This paper briefly catalogs recent election sabotage legislation and the status of those efforts and explains how they threaten our democratic system. Specifically, there are four categories of legislation to sabotage the electoral process: (1) legislation to give state officials the power to change or reject election results; (2) legislation to give partisan state officials the power to seize control of the election administration and vote-counting processes; (3) legislation to restrict, control, or punish the conduct of local election officials; and (4) legislation to make it harder to vote.

The paper then details the most significant legislative solution: the Freedom to Vote Act (FTVA), a transformative voting rights and democracy reform bill that would thwart most election sabotage efforts.
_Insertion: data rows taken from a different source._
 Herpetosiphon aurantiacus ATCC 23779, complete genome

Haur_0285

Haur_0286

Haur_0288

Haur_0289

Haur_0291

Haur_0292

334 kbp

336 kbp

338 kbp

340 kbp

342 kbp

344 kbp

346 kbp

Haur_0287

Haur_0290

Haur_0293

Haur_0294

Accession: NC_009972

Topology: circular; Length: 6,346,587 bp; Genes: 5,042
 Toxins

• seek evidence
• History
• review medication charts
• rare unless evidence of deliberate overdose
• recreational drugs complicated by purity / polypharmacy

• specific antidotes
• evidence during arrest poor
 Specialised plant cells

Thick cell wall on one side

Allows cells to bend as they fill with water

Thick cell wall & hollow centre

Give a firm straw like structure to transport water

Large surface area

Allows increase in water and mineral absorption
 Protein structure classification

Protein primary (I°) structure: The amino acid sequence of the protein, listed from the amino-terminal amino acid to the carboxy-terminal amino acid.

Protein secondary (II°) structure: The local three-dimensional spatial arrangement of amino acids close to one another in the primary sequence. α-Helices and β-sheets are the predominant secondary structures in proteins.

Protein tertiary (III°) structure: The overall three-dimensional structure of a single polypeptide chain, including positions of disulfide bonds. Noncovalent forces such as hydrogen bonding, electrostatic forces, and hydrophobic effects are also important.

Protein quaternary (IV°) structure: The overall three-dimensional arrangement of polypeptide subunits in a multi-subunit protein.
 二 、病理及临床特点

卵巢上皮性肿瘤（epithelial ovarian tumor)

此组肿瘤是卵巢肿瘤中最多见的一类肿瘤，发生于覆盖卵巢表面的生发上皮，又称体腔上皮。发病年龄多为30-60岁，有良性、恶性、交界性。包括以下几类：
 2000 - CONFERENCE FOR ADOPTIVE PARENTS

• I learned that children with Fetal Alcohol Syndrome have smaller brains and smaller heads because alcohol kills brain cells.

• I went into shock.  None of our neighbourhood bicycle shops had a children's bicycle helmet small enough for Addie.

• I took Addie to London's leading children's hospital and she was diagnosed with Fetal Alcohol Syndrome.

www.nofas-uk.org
The Freedom to Vote Act includes provisions targeted at specific election sabotage threats. But its core voting rights provisions would also defang election sabotage laws. By establishing clear, enforceable national standards on issues such as early voting, vote by mail, and the counting of ballots, the Freedom to Vote Act would deprive partisans of the discretion to suppress or discard legitimate votes. It would also deprive partisans of the raw material that underlies their phony claims of fraud whenever marginalized communities are given fair access to the ballot. Partisan election boards, for example, could not claim that counties had improperly allowed people to vote by mail if they were merely following unambiguous federal requirements. The same is true for vote-counting standards. Congress must act quickly and decisively to blunt the election sabotage scheme before it gathers more momentum at the state level.